Un châtiment ! Voilà ce qui expliquerait les difficultés auxquelles la famille doit faire face : le mutisme de Martha, les dérives de Paul et son sacrifice, l’absence de progéniture au foyer de Thomas et Sabine… Combien de générations ? Les Goldberger gambergent sur les chiffres : trois, quatre, ou trois plus quatre ?… L’apparition inattendue d’un Ferdinand III mettra-t-elle fin à la malédiction ?
Reinhard Kaiser-Mühlecke est un Autrichien lettré d’à peine quarante ans, né dans une famille de paysans. Il travaille dans l’exploitation agricole de ses parents, tout en se consacrant en même temps à l’écriture. Lilas rouge est son quatrième roman. Connaissant son sujet, il s’y étend longuement, très longuement, sur la vie quotidienne des paysans. En dépit de son talent littéraire, je n’ai pas éprouvé de passion pour les descriptions très détaillées du travail aux champs ni pour celles de l’entretien du matériel agricole ou de l’aménagement des étables.

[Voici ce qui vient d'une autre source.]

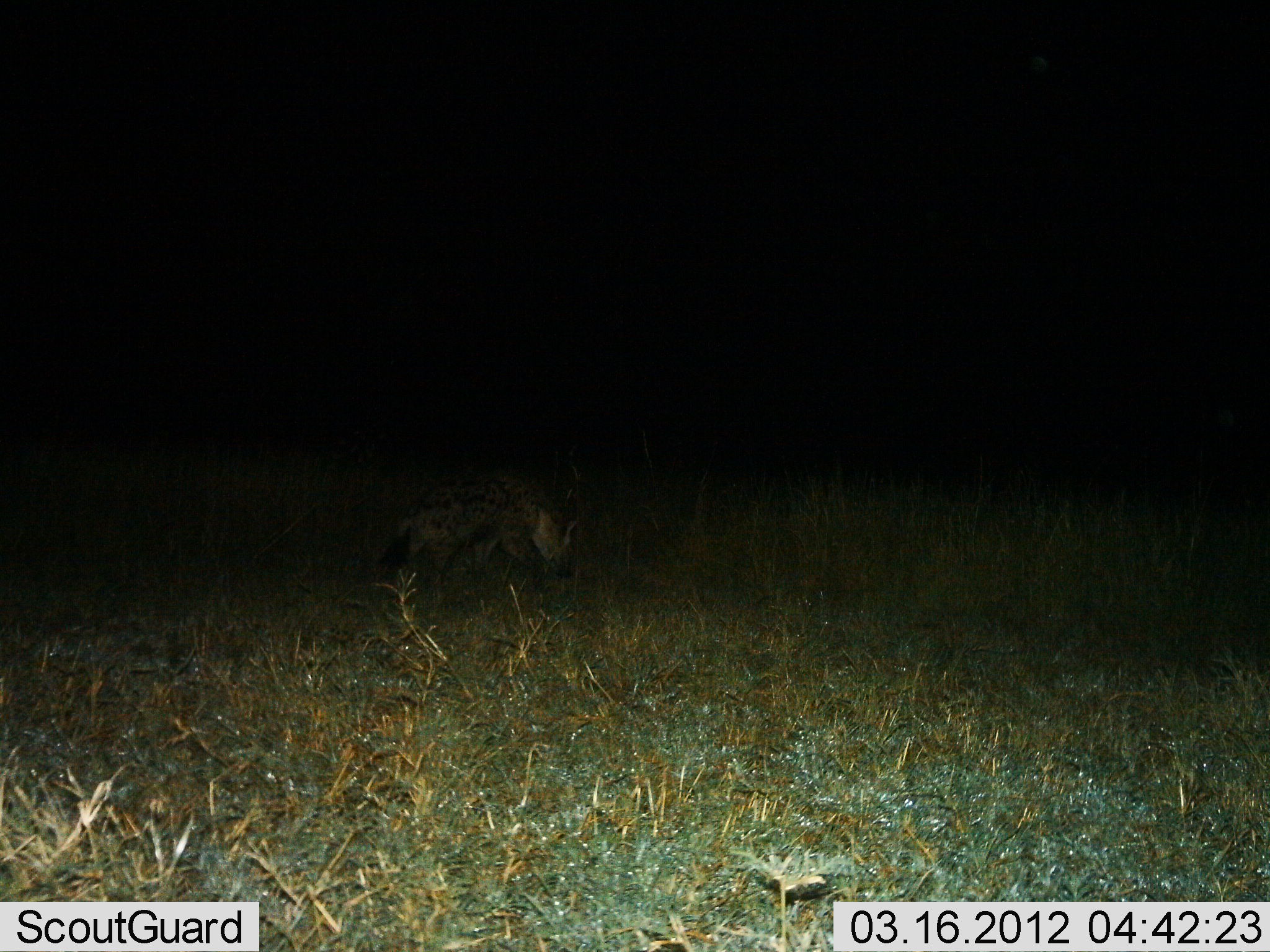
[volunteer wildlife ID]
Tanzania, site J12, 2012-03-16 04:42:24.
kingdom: Animalia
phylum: Chordata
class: Mammalia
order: Carnivora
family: Hyaenidae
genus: Crocuta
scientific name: Crocuta crocuta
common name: spotted hyena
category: hyenaspotted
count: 1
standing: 30%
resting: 0%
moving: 65%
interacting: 0%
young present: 0%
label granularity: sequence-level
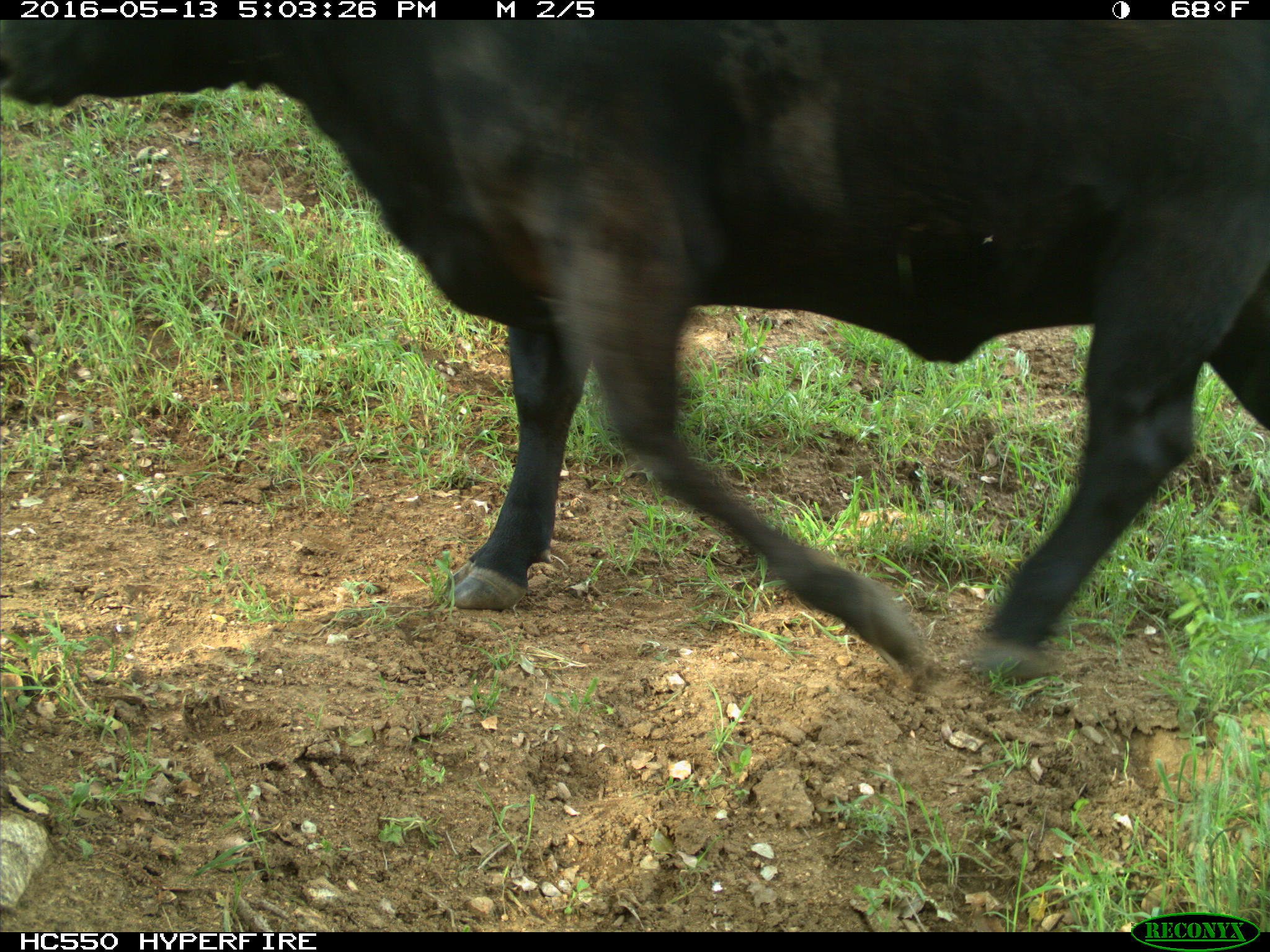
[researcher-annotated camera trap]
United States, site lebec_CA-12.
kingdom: Animalia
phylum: Chordata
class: Mammalia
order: Artiodactyla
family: Bovidae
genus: Bos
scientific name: Bos taurus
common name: domestic cow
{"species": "Bos taurus (domestic cow)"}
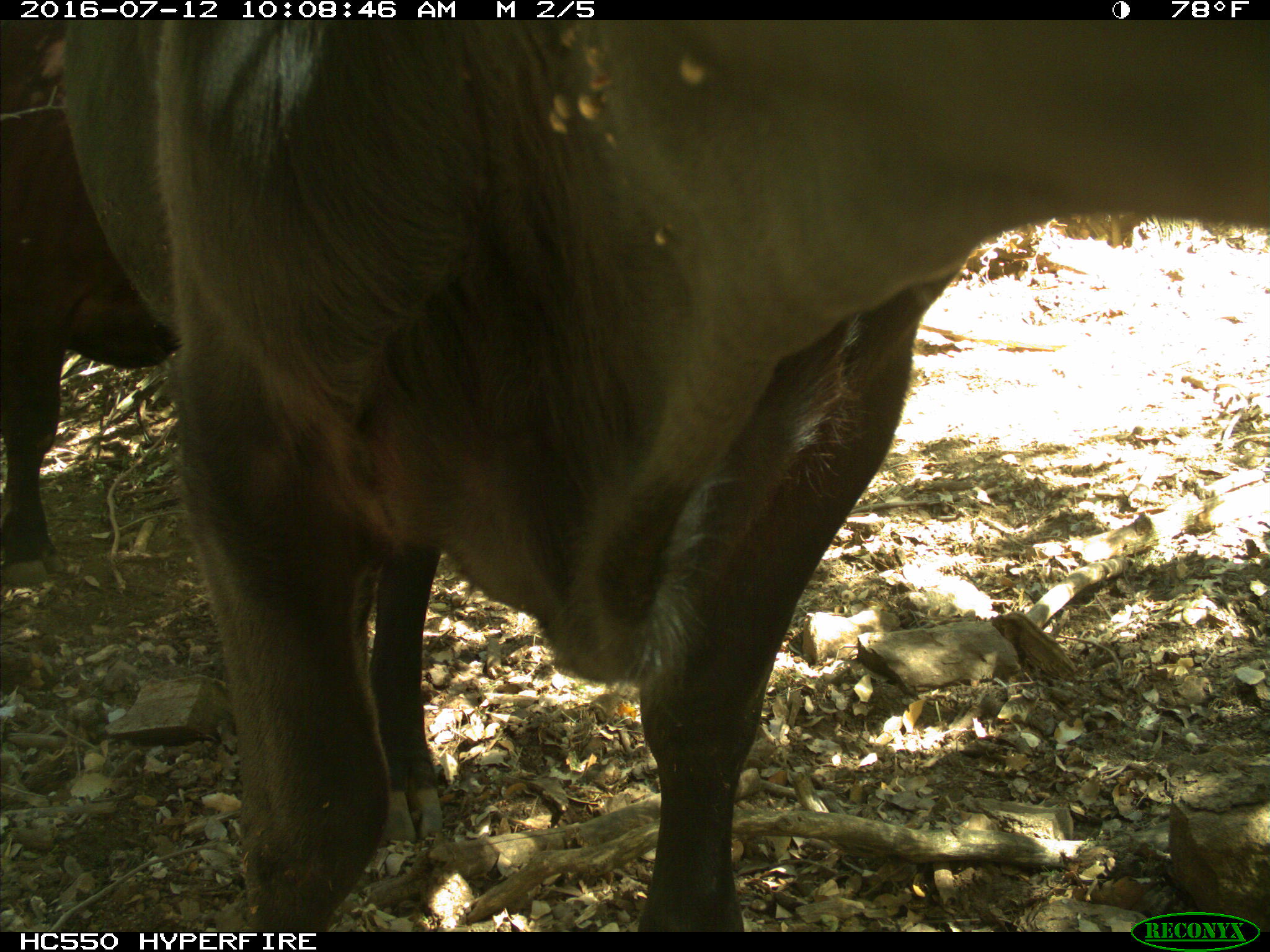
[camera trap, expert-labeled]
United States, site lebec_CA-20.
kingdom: Animalia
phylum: Chordata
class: Mammalia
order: Artiodactyla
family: Bovidae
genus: Bos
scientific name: Bos taurus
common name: domestic cow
Bos taurus (domestic cow).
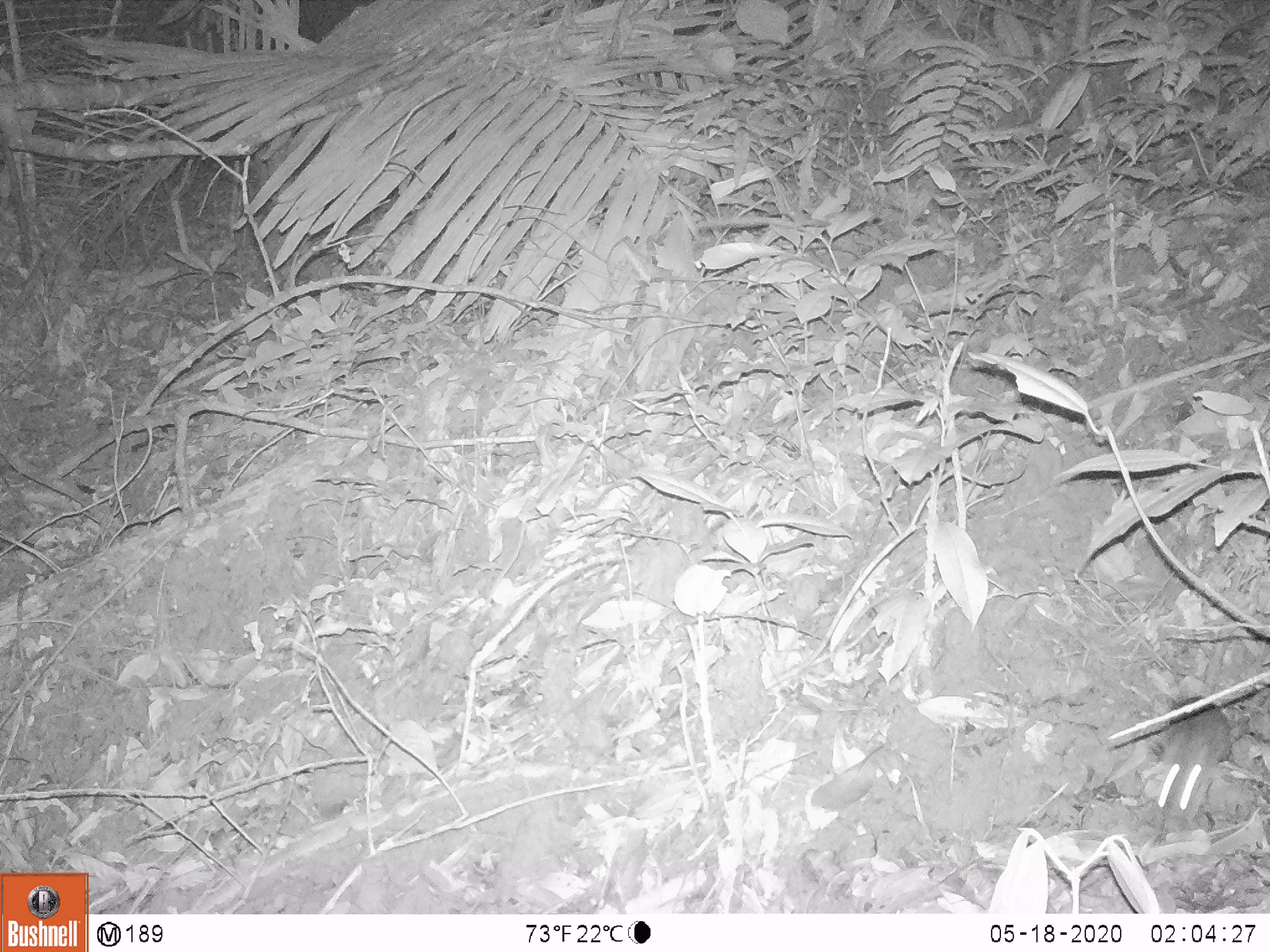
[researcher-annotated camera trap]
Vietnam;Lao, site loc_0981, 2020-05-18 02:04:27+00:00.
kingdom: Animalia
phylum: Chordata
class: Mammalia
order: Rodentia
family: Muridae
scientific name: Muridae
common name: old-world mice and rats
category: unidentified murid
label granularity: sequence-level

La lecture de Lilas rouge m’a demandé beaucoup d’efforts, tant pour déchiffrer la vérité des faits, que pour m’y retrouver dans les monologues intérieurs des personnages. Lorsqu’on est confronté au silence, il est difficile de savoir ce qu’il s’est réellement passé, il est difficile de savoir ce que les gens ont en tête. C’est cette opacité que l’auteur s’est attaché à reconstituer. Avec brio.